Syukurilah ...


eramuslim - Seorang pemuda tengah duduk termenung meratapi nasibnya, sejak dilahirkan hingga dewasa, ia hidup dengan satu kekurangan, yakni tak dapat melihat. Seringkali pemuda itu memaki nasib, marah pada keadaan dan menyangka Tuhan tidak adil terhadap dirinya. Ia merasa sebagai orang paling malang di muka bumi. Baginya, buat apa Tuhan menciptakan semua keindahan di langit dan bumi, bintang-bintang yang bertebaran, dan rembulan nan elok. Matahari pagi hanya bisa dirasainya lewat sentuhan hangat sinarnya, ia bisa mendengar suara kicau burung namun tak pernah tahu rupanya. Ia sering menikmati gemerisik dedaunan berdesakan diterpa angin yang sejuk, namun, wujudnya hanya bisa disentuh, tak pernah ia tahu hijau warna daun itu.
Pantai di dekat rumahnya, tempat anak-anak dan orang dewasa menikmati sore, hanya bisa dibayangkan keindahannya. Ia tahu pantai itu air, itupun dari ombak yang keras menghantam karang dan sesekali menciprati wajahnya atau malu-malu menghampiri dan menyentuh kakinya di pinggir pantai. Apalagi ketika muda-muda di desanya bercerita tentang senja, ya senja, betapa tak terlukiskan merah sang senja yang selalu hadir melengkapi warna kehidupan setiap insan. Tapi dirinya? Sekali lagi ia mengutuk penderitaannya, menangisi takdirnya yang tak pernah tahu warna merah senja, hijau dedaunan, putih melati, dan birunya laut.
Meski keindahan dan keelokan desa itu tidak akan pernah pudar, sayang, semakin sedikit warga yang bisa menikmatinya. Bukan karena tak cinta, atau tak suka dengan semua kenikmatan yang telah dianugerahkan Tuhan kepada mereka, tapi, warga desa itu semakin lama memang semakin habis karena hidupnya seorang Raja yang gemar memangsa manusia. Setiap akhir bulan, tidak kurang seratus manusia harus menjadi korban kanibalisme sang Raja dan para pengawalnya yang terkenal kejam. Oleh karenanya, tidak heran jika di setiap waktu itu, desa selalu sepi dari lalu lalang warga karena takut tertangkap dan tak pernah kembali.
_ _ _
> **Tujuan Latihan**:
Jawab pertanyaan berikut berdasarkan cerita di atas.
1. Sejak kapan pemuda itu tidak dapat melihat?
2. Warna apa saja yang disebut tak pernah ia ketahui?
3. Berapa banyak manusia yang menjadi korban sang Raja dan para pengawalnya setiap akhir bulan?

(Cuplikan dataset penalaran spasial)
_ _ _
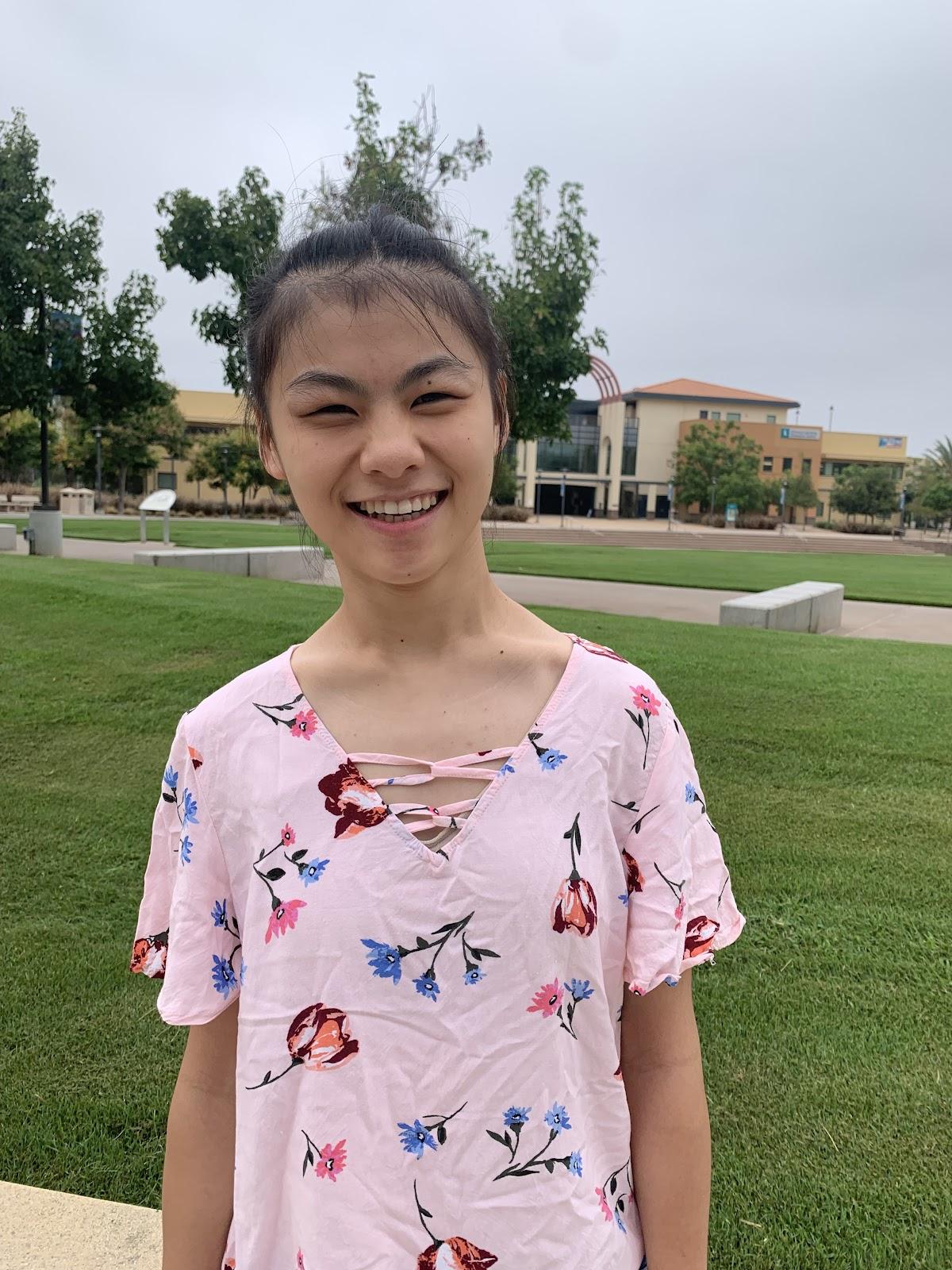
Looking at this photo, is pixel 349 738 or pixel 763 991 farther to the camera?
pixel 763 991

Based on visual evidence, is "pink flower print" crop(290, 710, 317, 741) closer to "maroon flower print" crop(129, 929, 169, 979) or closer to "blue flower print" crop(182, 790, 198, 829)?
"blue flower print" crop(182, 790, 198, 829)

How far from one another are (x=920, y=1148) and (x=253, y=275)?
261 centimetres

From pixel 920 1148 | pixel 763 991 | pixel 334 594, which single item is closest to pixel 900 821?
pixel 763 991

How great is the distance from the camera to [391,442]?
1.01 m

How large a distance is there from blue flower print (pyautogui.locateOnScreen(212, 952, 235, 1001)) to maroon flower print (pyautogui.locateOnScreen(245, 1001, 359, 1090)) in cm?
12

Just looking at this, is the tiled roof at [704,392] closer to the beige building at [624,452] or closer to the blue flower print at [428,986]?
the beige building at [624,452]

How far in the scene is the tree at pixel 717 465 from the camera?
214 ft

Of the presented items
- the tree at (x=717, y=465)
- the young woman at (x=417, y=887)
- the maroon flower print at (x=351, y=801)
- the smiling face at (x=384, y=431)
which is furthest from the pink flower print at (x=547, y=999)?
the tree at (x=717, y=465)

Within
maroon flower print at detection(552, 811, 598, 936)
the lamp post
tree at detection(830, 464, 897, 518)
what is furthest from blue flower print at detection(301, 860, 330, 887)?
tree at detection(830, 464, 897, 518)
_ _ _
> **Hasil yang Benar**:
1. Sejak dilahirkan.
2. Merah senja, hijau dedaunan, putih melati, dan birunya laut.
3. Tidak kurang dari seratus orang.